Molecular correlation analysis evaluates the concentration change of different molecules in all samples. The maximum number of pairwise correlations among these molecules can be represented as n(n-1)/2. In our ionomics experimental setup 17 elements are measured for each sample. Figure 2 displays correlation networks for four Arabidopsis strain experimental groups: ler2, col0, 152–54 and fpt2 with just 68 elements displayed. This visualization will become extremely busy if thousands of correlations are displayed.

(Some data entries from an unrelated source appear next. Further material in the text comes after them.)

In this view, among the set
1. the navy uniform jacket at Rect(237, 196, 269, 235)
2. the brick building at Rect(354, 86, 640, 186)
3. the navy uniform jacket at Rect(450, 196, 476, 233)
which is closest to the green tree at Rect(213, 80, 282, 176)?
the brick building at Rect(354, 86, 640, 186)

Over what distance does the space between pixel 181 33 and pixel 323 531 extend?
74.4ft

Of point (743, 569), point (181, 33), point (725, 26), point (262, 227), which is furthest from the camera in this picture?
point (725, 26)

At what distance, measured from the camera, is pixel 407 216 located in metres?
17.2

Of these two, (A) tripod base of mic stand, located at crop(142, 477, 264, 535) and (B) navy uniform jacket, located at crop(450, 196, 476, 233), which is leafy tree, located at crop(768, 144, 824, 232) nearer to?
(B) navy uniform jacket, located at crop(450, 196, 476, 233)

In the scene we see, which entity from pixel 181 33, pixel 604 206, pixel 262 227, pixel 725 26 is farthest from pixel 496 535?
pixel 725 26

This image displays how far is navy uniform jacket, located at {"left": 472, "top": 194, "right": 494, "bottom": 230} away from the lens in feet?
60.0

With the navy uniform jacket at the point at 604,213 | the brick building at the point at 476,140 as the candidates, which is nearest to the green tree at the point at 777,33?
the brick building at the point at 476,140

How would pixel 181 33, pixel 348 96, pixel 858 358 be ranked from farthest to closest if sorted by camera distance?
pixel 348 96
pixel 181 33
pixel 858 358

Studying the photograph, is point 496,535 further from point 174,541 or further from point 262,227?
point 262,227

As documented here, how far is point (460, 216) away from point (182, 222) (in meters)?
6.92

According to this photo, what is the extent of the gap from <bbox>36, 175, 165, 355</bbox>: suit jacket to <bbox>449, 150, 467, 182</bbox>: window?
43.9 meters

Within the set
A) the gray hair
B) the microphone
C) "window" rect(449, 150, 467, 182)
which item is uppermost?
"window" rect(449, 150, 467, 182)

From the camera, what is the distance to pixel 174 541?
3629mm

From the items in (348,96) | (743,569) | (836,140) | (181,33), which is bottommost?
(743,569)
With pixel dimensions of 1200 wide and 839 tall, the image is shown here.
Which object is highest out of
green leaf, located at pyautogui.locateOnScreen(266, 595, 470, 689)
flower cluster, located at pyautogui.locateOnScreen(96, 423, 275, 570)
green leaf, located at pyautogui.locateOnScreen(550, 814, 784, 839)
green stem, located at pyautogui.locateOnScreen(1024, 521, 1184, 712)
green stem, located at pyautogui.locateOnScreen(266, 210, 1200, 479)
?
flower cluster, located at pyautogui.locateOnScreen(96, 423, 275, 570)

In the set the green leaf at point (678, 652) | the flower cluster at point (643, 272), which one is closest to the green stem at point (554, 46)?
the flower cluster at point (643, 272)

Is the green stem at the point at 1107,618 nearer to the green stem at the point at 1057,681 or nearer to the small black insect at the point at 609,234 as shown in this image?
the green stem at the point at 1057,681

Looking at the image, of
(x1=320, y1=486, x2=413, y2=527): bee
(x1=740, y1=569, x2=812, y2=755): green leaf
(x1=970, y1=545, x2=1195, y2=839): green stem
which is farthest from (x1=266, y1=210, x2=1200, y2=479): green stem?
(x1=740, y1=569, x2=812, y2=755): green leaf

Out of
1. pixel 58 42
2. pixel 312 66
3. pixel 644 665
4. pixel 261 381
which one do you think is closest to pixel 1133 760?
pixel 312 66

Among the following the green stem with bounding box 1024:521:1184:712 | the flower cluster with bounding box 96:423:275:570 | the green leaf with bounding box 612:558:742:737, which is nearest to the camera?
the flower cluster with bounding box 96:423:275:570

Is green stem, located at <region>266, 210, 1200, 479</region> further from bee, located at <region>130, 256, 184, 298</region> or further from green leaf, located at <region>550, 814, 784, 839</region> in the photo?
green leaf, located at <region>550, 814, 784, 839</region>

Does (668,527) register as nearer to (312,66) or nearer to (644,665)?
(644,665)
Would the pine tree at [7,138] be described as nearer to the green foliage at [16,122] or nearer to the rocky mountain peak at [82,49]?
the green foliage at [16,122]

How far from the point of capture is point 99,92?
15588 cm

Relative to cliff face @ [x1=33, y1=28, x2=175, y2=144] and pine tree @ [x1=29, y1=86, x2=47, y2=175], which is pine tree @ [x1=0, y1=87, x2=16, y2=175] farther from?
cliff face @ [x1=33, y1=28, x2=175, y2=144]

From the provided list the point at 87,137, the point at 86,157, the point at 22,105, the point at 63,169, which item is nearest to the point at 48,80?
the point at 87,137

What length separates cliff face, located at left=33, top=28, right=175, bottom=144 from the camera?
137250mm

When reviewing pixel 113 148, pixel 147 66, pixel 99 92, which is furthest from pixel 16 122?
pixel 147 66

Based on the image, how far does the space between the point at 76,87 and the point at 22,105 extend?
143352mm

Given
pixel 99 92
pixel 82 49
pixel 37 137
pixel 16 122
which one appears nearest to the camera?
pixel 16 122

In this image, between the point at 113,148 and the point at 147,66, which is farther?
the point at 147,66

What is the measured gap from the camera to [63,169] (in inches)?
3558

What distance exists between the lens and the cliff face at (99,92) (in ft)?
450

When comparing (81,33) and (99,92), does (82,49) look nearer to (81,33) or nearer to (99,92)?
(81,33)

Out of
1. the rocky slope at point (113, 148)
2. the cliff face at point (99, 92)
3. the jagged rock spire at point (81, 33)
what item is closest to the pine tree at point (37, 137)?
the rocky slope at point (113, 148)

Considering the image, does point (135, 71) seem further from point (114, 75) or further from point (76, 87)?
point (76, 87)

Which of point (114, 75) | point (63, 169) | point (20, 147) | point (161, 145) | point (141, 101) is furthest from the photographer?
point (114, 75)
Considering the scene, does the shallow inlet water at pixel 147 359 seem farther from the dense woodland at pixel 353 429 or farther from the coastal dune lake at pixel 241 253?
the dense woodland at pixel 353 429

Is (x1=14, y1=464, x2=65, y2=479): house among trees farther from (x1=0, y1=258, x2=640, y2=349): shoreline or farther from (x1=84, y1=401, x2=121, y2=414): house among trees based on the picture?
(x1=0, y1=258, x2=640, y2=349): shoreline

For this reason, we implemented three methods for visual analysis of large numbers of correlations: one is to filter correlations based on correlation strength, the second is to create a larger image using zooming functions, the third enables the user to move a molecule (node) or an experiment category (circle) around to facilitate visualization. The two sliding bars at the bottom of the screen determine the correlation coefficient value used to filter the data displayed. All molecules having at least one correlation coefficient higher than the filtering criteria will be displayed as a node. The user can adjust the filter values either by moving the sliding bar or by entering a number at the bottom of the right panel. Molecular and correlation information is automatically updated on the graph in response to user changes. In the second approach, SysNet changes the size of the correlation map with zooming functions that enable the user to perform focused analyses. The user can also re-arrange the correlation map by simply selecting a circle or node and dragging it to another panel location. SysNet displays all nodes on a circle by default. Figure 2 is a screen shot showing that node 21 and 23 have been moved from their default location on the circle to another screen location for easy visualization.
Molecular profiling 'omics experiments include very many molecules, only some of which are of interest to biologists. For this reason, SysNet enables the user to add or remove a molecule by changing the status of the check box in the left panel. If a molecule is unchecked in the left panel, the node in the right panel representing that molecule and all correlation edges related with that molecule will disappear and the entire correlation network will be re-arranged. If an un-checked molecule on the left panel is checked, that molecule will be randomly inserted into the corresponding graphic display and the entire correlation network updated.
The disadvantage of circular display is the overlap of molecular indexes (software-assigned numbers to represent molecules in a graphic display) that may obscure visualization of correlations with these molecules. It is easier to see correlation patterns in a heat map display when dealing with large numbers of molecules. For example, three intense color regions are apparent along the diagonal indicating elements that are strongly correlated within experimental-sets (Fig. 3b; highlighted with dotted circles). It is not easy to recognize this pattern in the circular display (Fig. 2 and Fig. 3a). The disadvantage of the heat map is that all molecules are displayed on one axis so that it is difficult to see details of correlations for a single molecule if a large number of molecules are included. This problem is overcome in SysNet by creation of a large correlation map using the zooming functions.
Two color schemas are implemented to visualize the correlation strength: normal (Fig. 2) and high contrast (Fig. 3). The normal color scheme focuses only on the absolute value of correlation strength with white indicating zero and red indicating a correlation strength of 1. The high contrast color scheme differentiates positive (green lines) and negative correlations (red lines).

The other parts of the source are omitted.